*WORK REQUEST 1*. According to the article below on the Wales TUC conference, how much has the average worker in Wales lost in real terms since 2010?
*WORK REQUEST 2*. Continue the article below on the Wales TUC conference from its final sentence.

[GIVEN TEXT]

TRADE unions in Wales will continue to work with Cardiff Bay’s Labour government while pushing for a new economy, Wales TUC president David Evans told conference yesterday.
He said that workers wanted to move away from “a reliance on low pay and insecure work which is bad for communities and damaging to our long-term economic prospects.
Mr Evans stressed that the cost-of-living crisis has dominated working people’s experience.
He noted that the average worker in Wales has lost more than £30 a week in real terms since 2010 and that the gap between the highest earners in London and those at the bottom of pay scales in Wales has shot up 10 per cent since 2000.
Wages manufacturing, hospitality and retail would not regain their 2007 pre-crash levels until 2025.

[/GIVEN TEXT]
[DATA BLOCK]

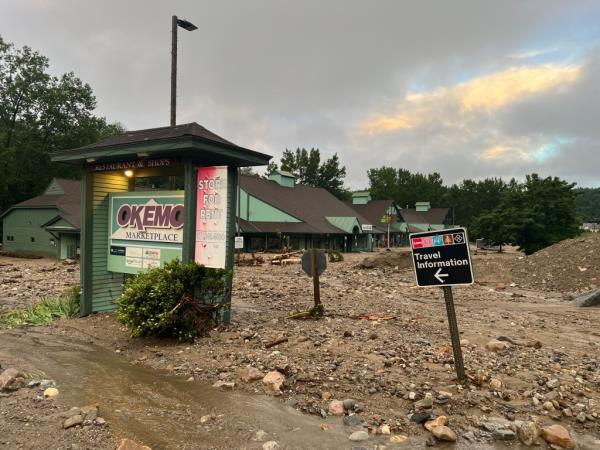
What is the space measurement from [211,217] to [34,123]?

[/DATA BLOCK]

*EXERCISE OUTPUT 1*. More than £30 a week.

*EXERCISE OUTPUT 2*.
The WTUC president said that “working people and their children have sacrificed their prospects while those at the top are not just shielded but offered tax cuts in a cynical pursuit of a recovery for the few.”
Mr Evans pointed out that ideologically drivern Westminster cuts meant reduced resources for all, with the budget for Wales falling by £1.7bn from 2010/11 to 2015/16.
“The hurt and damage that is causing us in Wales is extreme. We are not getting a fair share. The budget is not just. We want a just Wales.”
Delegates stood for a minute’s silence in honour of Bob Crow, Tony Benn and other comrades who have died in the past year.